Beyond Logits: Metastable Latent Dynamics for Sample-Efficient Best-of-N Selection in LLMs
Abstract
Best-of-N selection improves reasoning in large language models (LLMs) by allocating additional test-time compute to sample multiple candidate trajectories, but it fundamentally relies on reliable verification. However, widely used proxies based on logit confidence or sample agreement can suffer from calibration collapse, where confidence becomes misaligned with correctness. Instead, we move beyond output-level signals and analyze the model's latent dynamics during inference. Drawing from cognitive neuroscience, we hypothesize that effective reasoning exhibits \textit{metastability}—a balance between stability and flexibility manifested as structured ``dwell-and-jump'' dynamics.
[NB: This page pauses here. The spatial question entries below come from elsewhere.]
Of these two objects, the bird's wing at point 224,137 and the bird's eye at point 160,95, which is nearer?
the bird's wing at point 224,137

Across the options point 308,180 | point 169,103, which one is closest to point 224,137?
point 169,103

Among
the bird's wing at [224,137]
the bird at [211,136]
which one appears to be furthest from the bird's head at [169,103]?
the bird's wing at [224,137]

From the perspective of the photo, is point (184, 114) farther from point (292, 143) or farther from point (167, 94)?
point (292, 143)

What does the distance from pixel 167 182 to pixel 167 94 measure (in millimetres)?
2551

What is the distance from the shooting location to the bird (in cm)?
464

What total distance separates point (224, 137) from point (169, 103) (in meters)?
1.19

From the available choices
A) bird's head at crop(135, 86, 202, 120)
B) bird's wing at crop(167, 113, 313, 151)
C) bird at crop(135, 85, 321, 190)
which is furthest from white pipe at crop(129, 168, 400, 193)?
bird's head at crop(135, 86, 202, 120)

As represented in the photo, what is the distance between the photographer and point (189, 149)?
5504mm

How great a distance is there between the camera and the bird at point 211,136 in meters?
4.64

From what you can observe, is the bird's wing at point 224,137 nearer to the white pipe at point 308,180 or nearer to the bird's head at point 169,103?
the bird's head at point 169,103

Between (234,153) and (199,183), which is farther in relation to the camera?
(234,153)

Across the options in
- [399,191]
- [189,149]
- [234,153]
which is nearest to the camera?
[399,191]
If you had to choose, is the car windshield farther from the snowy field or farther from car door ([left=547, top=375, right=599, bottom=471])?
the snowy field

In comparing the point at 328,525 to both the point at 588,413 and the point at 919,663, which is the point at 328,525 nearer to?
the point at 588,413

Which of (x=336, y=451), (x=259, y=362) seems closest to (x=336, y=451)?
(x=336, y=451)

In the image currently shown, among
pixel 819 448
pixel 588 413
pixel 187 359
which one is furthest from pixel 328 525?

We introduce Latent Velocity Entropy (LVE), a training-free metric that quantifies these dynamics via the entropy of internal representation updates. Extensive experiments on four reasoning benchmarks (AIME, GPQA, MATH, Brumo) demonstrate that the metric mitigates calibration collapse and consistently outperforms leading logit-based baselines. It surpasses the state-of-the-art baseline (UID) by 1.6\% and majority voting by 4.0\% in average accuracy. Remarkably, our method matches the performance of 10-sample majority voting using only 3 samples—a 70\% reduction in inference cost.